Aux Etats-Unis, le président Donald Trump accuse le coup, après avoir joué la
carte du déni face à ce qu’il appelle « le virus de Wuhan ».
Le nombre de morts bat tous les records, celui des chômeurs explose, les
infirmières pleurent de frustration face aux pénuries, le pays étale son
désarroi comme seuls les Américains ont la franchise de le faire.
L’Europe est à peine mieux lotie, armée, au moins,
d’un système de santé publique qui résiste et d’un Etat-providence qui pare au
plus pressé. La compétition pour les masques et autres
équipements médicaux débouche sur des batailles fratricides entre gouverneurs
américains et Etat fédéral, et entre Etats membres de l’Union européenne. Au
cours d’interminables visioconférences, ces mêmes Etats membres tentent de
surmonter leurs divisions pour partager le fardeau de la riposte économique.

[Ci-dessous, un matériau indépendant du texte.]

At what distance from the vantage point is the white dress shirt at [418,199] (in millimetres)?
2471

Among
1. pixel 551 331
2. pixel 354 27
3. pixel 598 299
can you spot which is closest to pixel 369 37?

Les Européens savent qu’ils ne peuvent compter que sur eux-mêmes : le leadership américain est porté disparu.
C’est là qu’arrive la Chine. Alors que Wuhan émerge de son confinement draconien, elle
est sur tous les fronts, humanitaires et commerciaux, soucieuse de venir en
aide au monde en détresse, après avoir terrassé le coronavirus chez elle. Les
images des avions chinois livrant masques et matériels aux pays européens font
le tour du monde, relayées avec lourdeur sur les réseaux sociaux par les
ambassadeurs de Chine, dépêchés sur le front de cette vaste offensive de
propagande. Qu’importe que ces pays aient eux-mêmes, plus pudiquement, envoyé
de l’aide à la Chine quand elle en avait besoin, en janvier et février !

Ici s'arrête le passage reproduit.